Target a model by id. Omitting it (or passing "default") selects the default_model_id, or fails if none is configured.

The model field selects the target:

Terminal window
curl http://localhost:1234/v1/chat/completions \
-H "Content-Type: application/json" \
-d '{
"model": "google/gemma-4-E4B-it",
"messages": [{"role": "user", "content": "Hello!"}]
}'
Terminal window
curl http://localhost:1234/v1/models

Each entry includes id, object, created, owned_by, plus optional status (loaded/unloaded/reloading), tools_available, and mcp_tools_count/mcp_servers_connected for MCP (Model Context Protocol) servers.

POST /v1/models/unload frees a model's memory, POST /v1/models/reload brings it back, and POST /v1/models/status queries its state; each takes {"model_id": "..."}. Request and response schemas are in the generated HTTP API reference.

In-process multi-model loading is Rust-only (MultiModelBuilder); the Python Runner and CLI load a single model. Route per request with the _with_model methods shown above.
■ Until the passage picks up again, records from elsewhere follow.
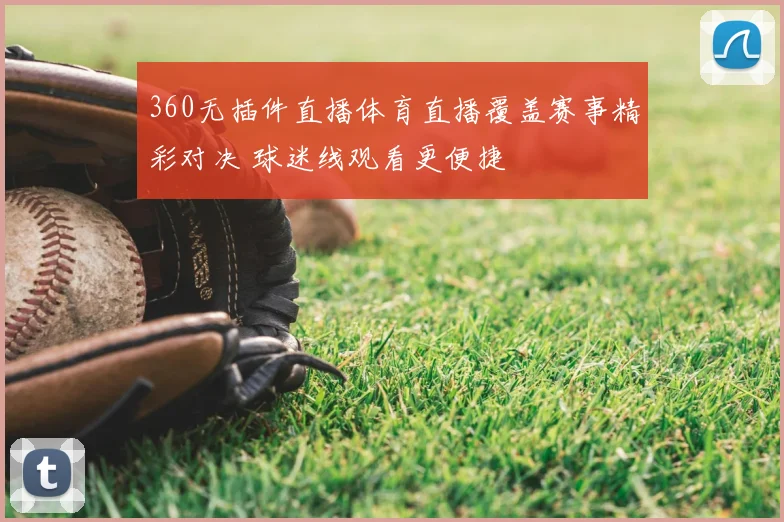 360无插件直播体育直播覆盖赛事精彩对决 球迷线观看更便捷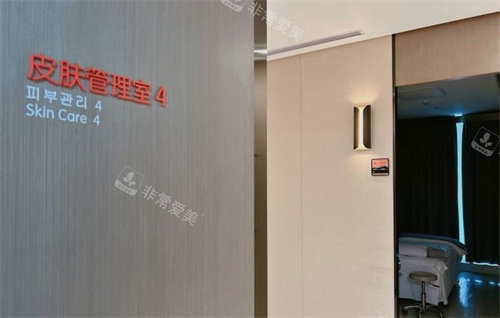 金鹰国际医疗美容皮肤管理室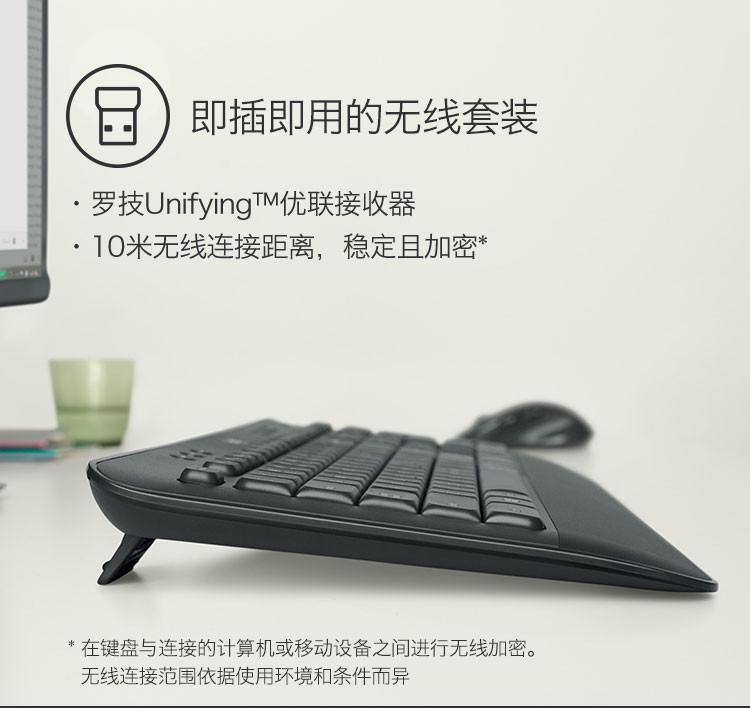 罗技/Logitech MK545 无线键鼠套装 默认规格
use mistralrs::{IsqType, MultiModelBuilder, TextModelBuilder, MultimodalModelBuilder};
let model = MultiModelBuilder::new()
.add_model(TextModelBuilder::new("Qwen/Qwen3-4B").with_isq(IsqType::Q4K))
.add_model_with_alias(
"gemma-vision",
MultimodalModelBuilder::new("google/gemma-4-E4B-it").with_isq(IsqType::Q4K),
)
.with_default_model("Qwen/Qwen3-4B")
.build()
.await?;

When setting [models.device] in TOML, cpu must be consistent across every model entry.